Windows CE .NET PDAs
My company wants to deploy PDAs in all of our retail shops and we're considering two devices. Both devices come with Windows CE .NET 4.2, which I understand has built-in support for Protected EAP (PEAP) but doesn't do encryption. Can Mobile & Wireless author John D. Ruley point me in the right direction for finding an 802.1x client to sit on the PDA to encrypt and decrypt the data?

--Eli Belfer
[email protected]

I don't have any experience with 802.1x on Windows CE .NET devices, but a quick Google search turned up lots of information. I'm under the impression that Windows CE .NET is supposed to have 802.1x support built in, although whether it's automatically configured (which Microsoft recommends) depends on the driver. I'd check with the vendors or just get one of each device, try them, and see what happens.

--John D. Ruley

SCSI Y-Cables
I found Doug Spindler's "Start Clustering!" (June 2004, InstantDoc ID 42603) very interesting and started setting up a cluster in our test environment. This setup is a good way to prove the need for a SAN for high-availability solutions for business. But, I couldn't find an external storage device that I could attach to two servers. I was also unable to find a SCSI Y-cable. I have an external SCSI hard drive that I'm trying to connect to the two servers. Can you help?

--Patrick.Graham
[email protected]

You probably already have a SCSI Y-cable; it's just a SCSI cable with three SCSI connectors. You might open the external drive box and see whether you can attach to the drive directly. The cable I use has 5 connectors. I attached the drive to one of the
middle connectors and the SCSI cards to the connectors on the ends. As you connect everything, remember to think about your SCSI IDs and the termination.

--Doug Spindler

What "Disabled" Rules Enable
"Windows XP SP2: Centralized Deployment and Defense" (August 2004, InstantDoc ID 43199), states that you can use "disabled" rules to prepopulate the Control Panel Windows Firewall applet's Programs and Services list with unselected exceptions and that doing so makes it easy to temporarily enable certain programs or ports.

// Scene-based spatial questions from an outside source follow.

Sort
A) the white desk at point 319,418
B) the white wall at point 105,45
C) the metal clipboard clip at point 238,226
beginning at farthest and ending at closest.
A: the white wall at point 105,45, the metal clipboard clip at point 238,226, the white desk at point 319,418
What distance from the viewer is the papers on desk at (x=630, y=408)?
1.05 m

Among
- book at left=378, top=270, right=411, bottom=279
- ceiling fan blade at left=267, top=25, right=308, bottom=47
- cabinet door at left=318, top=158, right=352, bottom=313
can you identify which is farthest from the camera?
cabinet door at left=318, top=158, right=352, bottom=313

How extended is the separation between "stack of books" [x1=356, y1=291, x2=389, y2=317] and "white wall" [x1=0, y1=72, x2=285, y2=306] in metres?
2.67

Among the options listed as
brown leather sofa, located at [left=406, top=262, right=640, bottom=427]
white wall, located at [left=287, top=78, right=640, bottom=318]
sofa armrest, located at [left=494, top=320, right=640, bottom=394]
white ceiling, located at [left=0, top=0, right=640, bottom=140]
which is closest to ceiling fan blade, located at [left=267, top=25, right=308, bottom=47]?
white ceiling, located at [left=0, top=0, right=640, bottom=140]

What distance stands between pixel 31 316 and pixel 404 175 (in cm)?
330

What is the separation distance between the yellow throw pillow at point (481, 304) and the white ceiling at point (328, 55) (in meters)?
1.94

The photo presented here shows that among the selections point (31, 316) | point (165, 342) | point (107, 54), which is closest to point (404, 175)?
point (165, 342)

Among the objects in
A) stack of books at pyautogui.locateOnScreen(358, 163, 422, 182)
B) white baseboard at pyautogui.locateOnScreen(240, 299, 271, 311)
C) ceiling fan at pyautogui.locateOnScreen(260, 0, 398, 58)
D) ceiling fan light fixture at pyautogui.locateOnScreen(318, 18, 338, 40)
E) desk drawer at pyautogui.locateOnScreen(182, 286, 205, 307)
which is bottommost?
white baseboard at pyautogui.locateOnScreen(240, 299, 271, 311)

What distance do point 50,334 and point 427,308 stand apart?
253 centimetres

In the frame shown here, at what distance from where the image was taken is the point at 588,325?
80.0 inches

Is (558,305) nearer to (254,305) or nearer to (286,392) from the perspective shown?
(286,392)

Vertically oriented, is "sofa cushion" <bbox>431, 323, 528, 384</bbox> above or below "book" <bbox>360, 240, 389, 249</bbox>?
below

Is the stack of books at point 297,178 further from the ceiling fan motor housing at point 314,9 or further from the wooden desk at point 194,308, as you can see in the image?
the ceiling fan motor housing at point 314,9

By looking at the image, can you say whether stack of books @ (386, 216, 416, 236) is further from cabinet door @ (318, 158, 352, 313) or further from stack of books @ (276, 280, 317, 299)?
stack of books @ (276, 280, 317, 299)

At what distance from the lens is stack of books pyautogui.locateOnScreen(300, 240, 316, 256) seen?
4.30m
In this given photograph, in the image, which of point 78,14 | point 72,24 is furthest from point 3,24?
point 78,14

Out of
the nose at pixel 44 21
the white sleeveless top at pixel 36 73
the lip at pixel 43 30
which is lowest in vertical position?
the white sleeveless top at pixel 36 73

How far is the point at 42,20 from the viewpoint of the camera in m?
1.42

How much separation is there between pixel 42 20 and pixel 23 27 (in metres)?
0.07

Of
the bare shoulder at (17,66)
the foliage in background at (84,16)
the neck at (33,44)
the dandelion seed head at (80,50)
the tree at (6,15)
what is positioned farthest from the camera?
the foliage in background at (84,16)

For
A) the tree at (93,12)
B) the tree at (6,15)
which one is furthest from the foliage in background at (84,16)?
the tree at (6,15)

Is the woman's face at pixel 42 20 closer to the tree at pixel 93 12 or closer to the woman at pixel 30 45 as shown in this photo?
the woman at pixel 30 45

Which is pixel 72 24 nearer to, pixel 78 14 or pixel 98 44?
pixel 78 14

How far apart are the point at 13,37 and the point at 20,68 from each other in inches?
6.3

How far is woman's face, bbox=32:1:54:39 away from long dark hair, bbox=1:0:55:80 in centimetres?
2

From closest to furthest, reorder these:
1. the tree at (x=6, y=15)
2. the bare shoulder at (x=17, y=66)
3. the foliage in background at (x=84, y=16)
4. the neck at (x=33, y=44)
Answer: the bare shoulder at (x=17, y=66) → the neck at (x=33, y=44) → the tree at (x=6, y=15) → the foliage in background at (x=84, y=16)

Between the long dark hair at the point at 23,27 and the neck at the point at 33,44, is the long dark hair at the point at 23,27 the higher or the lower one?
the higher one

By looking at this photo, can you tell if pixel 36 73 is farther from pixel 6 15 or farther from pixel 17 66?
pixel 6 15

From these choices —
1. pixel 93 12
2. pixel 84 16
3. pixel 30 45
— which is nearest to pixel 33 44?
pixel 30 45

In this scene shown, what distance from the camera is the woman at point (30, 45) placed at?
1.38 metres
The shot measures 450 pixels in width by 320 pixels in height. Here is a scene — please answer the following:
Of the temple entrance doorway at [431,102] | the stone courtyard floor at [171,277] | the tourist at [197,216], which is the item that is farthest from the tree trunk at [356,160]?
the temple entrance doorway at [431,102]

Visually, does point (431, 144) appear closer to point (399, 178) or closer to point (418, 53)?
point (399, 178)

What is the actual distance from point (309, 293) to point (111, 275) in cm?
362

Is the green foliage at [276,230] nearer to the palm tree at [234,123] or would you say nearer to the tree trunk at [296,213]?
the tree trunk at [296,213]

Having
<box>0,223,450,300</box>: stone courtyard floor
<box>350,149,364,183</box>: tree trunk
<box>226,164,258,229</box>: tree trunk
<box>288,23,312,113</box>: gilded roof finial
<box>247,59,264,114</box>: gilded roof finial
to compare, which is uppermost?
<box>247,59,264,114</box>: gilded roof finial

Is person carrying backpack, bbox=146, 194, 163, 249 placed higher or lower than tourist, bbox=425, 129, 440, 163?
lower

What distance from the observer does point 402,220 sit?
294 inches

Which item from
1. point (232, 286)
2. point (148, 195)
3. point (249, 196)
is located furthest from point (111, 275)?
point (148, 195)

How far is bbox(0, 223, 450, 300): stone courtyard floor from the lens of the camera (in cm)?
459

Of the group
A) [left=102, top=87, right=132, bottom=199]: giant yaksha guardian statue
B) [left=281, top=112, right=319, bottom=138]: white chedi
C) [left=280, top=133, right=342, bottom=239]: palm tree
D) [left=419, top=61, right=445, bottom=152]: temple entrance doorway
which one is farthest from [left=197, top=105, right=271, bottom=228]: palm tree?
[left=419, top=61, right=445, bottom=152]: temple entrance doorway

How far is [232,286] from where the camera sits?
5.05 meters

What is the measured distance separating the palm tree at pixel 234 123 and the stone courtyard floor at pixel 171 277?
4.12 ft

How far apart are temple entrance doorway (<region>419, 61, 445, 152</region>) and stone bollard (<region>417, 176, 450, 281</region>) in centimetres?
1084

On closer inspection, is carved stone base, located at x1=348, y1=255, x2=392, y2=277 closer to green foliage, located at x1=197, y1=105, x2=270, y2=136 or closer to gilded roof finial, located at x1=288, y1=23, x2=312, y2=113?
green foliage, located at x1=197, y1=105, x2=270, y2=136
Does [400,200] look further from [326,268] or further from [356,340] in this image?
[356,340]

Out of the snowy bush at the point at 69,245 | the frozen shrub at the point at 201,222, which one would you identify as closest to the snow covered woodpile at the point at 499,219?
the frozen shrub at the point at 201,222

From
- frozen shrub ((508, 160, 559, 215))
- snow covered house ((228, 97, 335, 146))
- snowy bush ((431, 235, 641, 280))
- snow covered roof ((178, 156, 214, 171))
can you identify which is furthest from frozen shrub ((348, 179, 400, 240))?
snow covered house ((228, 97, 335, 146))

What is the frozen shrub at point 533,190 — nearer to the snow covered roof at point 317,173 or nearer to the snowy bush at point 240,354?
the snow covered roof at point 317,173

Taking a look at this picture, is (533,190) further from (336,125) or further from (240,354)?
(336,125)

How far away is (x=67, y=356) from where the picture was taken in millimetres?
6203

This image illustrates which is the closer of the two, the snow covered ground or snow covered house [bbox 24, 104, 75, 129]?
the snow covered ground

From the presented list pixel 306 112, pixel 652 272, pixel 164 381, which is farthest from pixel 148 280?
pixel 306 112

But this explanation isn't valid, mainly because the GUI doesn't let you edit an entry that you've already entered. The real reason why you'd want to put disabled entries into the exception list is to stop users from getting security warnings for applications that the AD administrators have deemed blockable. Users will get warnings for only unknown programs.

--Philip Colmer
[email protected]

Windows Server 2003 R2 Addendum
In Need to Know: "Windows Server 2003 Release 2" (August 2004, InstantDoc ID 43081), I discussed the features of the next release of the Windows Server 2003 OS. Since the article was published, Microsoft made several changes to the fledgling product. Although Microsoft will include a number of post-Windows 2003 feature packs in Release 2 (R2), Group Policy Management Console (GPMC) and Windows Update Services (WUS) won't be among them. The company is also unsure whether it will include the Bear Paw update to Windows 2003 Terminal Services in R2. Finally, although Microsoft hasn't yet decided on final pricing and licensing for R2, the company will commit to providing Software Assurance (SA) customers with R2 as part of their agreement.